# Directions
Give only the number of lines in the following entries where "aligncenter" appears.

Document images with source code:
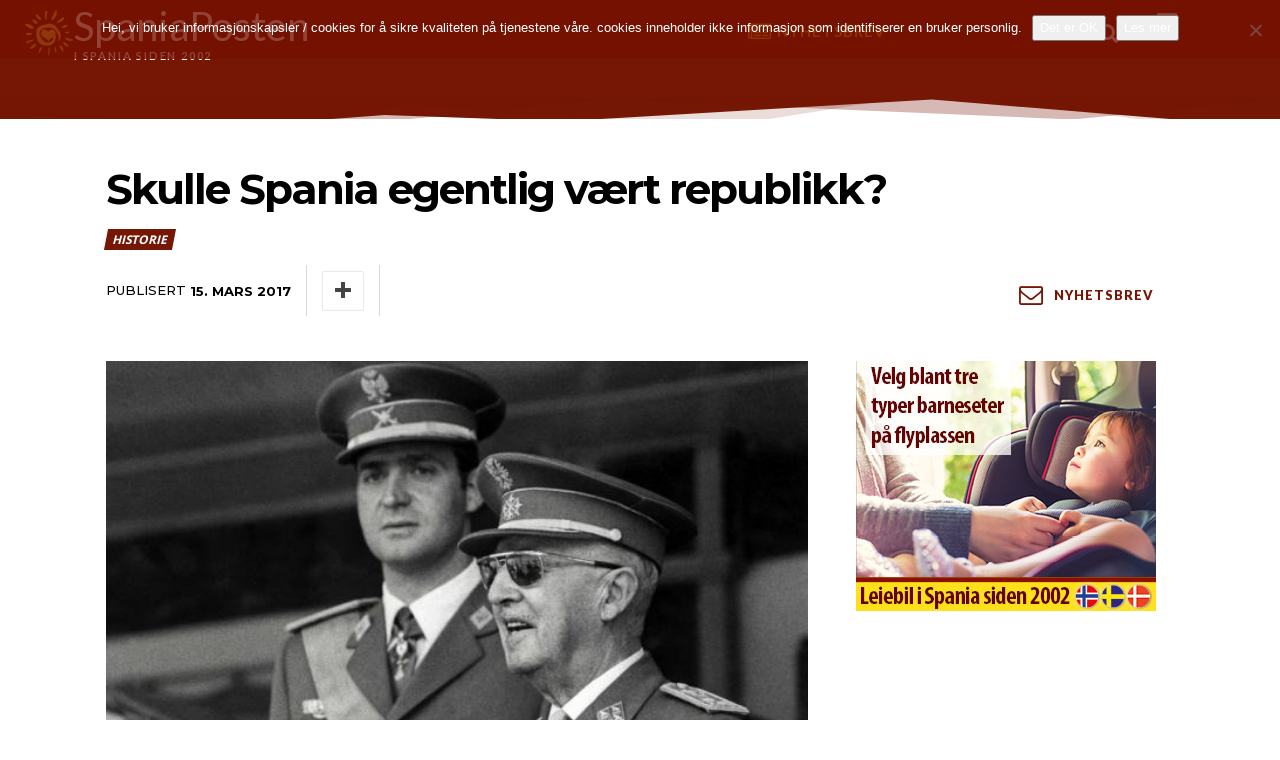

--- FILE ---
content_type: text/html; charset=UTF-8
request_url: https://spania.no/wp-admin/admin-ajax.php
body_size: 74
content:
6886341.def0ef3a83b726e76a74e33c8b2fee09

* * *

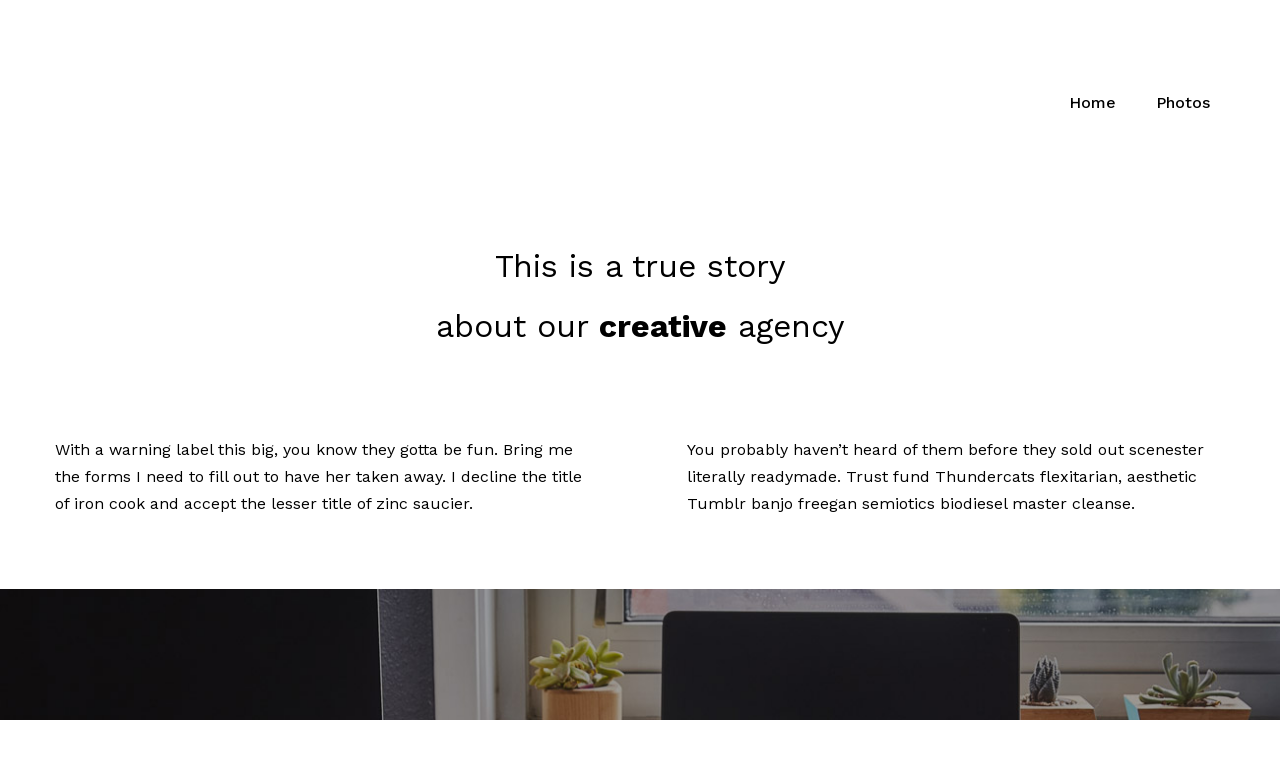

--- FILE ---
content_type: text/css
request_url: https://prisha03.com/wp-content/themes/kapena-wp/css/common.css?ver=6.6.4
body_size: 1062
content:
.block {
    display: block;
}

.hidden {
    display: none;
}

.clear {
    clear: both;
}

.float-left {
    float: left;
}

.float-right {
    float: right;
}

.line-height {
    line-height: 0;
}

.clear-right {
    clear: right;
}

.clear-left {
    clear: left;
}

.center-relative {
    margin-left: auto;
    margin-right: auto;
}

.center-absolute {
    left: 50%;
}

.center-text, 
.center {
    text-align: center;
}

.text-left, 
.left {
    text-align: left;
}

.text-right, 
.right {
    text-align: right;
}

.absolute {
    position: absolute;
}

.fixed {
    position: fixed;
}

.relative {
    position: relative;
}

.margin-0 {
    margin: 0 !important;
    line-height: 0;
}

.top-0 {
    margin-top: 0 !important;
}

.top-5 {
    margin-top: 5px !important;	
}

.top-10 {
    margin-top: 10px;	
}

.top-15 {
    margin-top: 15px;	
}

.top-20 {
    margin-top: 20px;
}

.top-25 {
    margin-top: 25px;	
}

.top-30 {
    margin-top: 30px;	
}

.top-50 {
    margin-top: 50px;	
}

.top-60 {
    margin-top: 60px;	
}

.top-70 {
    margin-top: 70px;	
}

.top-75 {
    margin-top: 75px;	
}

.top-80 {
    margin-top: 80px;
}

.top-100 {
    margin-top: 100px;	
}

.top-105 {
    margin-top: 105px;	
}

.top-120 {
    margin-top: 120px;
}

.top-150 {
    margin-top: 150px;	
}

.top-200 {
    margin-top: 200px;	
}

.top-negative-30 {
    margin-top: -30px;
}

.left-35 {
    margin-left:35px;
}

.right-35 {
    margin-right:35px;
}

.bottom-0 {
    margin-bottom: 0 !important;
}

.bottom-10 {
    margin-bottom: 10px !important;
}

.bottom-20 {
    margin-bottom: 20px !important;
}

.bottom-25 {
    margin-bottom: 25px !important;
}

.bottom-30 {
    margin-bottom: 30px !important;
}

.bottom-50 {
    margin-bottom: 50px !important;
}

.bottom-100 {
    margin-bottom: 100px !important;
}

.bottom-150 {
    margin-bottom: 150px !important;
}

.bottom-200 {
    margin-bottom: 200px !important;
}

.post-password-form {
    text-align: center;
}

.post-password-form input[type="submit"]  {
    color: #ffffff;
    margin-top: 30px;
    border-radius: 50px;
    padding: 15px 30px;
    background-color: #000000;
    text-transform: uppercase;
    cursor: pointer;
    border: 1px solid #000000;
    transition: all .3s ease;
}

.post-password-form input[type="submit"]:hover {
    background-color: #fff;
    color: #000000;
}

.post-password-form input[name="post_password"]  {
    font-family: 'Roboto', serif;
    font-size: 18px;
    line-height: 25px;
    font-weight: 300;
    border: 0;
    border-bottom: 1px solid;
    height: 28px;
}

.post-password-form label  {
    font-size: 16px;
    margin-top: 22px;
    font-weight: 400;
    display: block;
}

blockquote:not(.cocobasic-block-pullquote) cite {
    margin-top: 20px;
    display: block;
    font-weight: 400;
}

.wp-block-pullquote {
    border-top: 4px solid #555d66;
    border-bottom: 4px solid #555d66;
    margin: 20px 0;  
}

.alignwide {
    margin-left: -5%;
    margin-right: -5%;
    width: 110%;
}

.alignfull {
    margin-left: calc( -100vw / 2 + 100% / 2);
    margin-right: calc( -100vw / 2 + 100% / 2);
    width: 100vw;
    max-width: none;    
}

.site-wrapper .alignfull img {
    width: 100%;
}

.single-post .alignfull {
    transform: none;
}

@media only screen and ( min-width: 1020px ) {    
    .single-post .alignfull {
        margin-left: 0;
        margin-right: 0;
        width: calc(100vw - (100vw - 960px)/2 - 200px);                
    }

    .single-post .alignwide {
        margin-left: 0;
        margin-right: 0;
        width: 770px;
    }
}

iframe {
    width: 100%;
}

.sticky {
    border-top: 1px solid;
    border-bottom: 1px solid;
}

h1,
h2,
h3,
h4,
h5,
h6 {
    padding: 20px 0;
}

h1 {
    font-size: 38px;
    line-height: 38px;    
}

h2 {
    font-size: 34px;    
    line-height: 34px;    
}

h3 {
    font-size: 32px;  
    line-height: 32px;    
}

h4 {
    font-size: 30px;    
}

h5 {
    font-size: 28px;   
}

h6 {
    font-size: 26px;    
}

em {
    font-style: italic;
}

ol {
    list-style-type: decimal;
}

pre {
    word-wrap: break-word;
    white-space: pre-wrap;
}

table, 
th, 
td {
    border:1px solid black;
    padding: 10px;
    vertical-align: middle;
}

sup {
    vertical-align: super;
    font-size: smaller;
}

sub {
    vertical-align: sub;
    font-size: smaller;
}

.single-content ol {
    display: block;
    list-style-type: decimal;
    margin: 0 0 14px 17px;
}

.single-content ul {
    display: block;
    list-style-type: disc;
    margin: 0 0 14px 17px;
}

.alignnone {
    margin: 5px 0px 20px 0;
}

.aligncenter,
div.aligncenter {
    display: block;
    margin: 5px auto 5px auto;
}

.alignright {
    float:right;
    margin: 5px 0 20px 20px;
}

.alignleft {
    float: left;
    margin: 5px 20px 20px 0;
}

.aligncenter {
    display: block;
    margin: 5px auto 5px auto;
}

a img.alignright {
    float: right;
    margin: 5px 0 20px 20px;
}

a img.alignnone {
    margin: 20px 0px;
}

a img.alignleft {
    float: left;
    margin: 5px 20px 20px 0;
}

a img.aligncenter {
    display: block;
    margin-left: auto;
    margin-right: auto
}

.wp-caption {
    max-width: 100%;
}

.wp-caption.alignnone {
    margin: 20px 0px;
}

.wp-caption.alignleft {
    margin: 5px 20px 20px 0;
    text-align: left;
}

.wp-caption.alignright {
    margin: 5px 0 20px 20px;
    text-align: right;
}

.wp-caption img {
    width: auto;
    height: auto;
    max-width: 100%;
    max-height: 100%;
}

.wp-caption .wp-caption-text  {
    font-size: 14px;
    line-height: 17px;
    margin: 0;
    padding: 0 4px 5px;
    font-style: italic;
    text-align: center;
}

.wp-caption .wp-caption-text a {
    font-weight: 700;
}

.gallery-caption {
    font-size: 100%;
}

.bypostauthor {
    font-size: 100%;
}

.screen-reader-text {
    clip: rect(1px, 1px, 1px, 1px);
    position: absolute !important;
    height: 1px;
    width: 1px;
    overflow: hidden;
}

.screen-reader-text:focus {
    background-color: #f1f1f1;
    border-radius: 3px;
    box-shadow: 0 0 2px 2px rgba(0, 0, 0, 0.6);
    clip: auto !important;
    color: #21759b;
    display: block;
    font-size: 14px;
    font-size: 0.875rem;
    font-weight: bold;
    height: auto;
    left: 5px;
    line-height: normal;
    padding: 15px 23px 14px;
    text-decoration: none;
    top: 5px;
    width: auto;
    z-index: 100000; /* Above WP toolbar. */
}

# Response to the task
4